October 7, 2007

Broadcast Date: 
Oct 7 2007

Desmond Tutu is disinvited from a Minneapolis university over remarks comparing the Israeli occupation to apartheid South Africa; a new children's theater company inspires hope in the Jenin refugee camp; plus Israeli world music phenom Idan Raichel.

Episode segments
  • Desmond Tutu Disinvited from a Minneapolis university
    American Politics
    Peter Rachleff, Jewish community activist and professor of history at Macalester College in St. Paul, Minnesota
    Esther Kaplan and Marilyn Kleinberg Neimark

    The Justice and Peace Studies program at the University of St. Thomas in Minneapolis had booked Nobel Prize winner Desmond Tutu to speak on campus. But then a spokesperson for the state's Jewish Community Relations Council told the university president that a speech Tutu made in 2002, comparing the Israeli occupation to apartheid, was anti-Semitic. And that was enough for the president to cancel Tutu's appearance--and remove the program's chair.

  • The Freedom Theatre of Jenin
    Occupation
    Juliano Mer Khamis, founder and artistic director of Jenin's Freedom Theatre
    Esther Kaplan and Marilyn Kleinberg Neimark

    The Freedom Theatre of Jenin, founded in 2006, provides the youth of Jenin Refugee Camp with a safe space where they can develop the skills, self-knowledge, and confidence necessary to peacefully resist the occupation and to reach out beyond the limits of their own community. The theater replaces an earlier children's theater project that was destroyed by the Israeli army during the reoccupation of Jenin in 2002.

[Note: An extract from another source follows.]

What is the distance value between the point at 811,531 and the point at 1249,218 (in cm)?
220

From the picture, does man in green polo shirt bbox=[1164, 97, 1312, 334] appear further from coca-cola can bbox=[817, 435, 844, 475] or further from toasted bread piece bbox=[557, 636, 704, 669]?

  • The Idan Raichel Project
    Music

    Idan Raichel, musician and producer

    Cabra Casey, vocalist

    Esther Kaplan and Marilyn Kleinberg Neimark

    The New York Times writes, "The Idan Raichel Project was a huge hit in Israel for good reason: it envisions a modern, multicultural nation where voices of young and old, Ethiopian and Yemenite, are all heard in songs devoted to love and tolerance."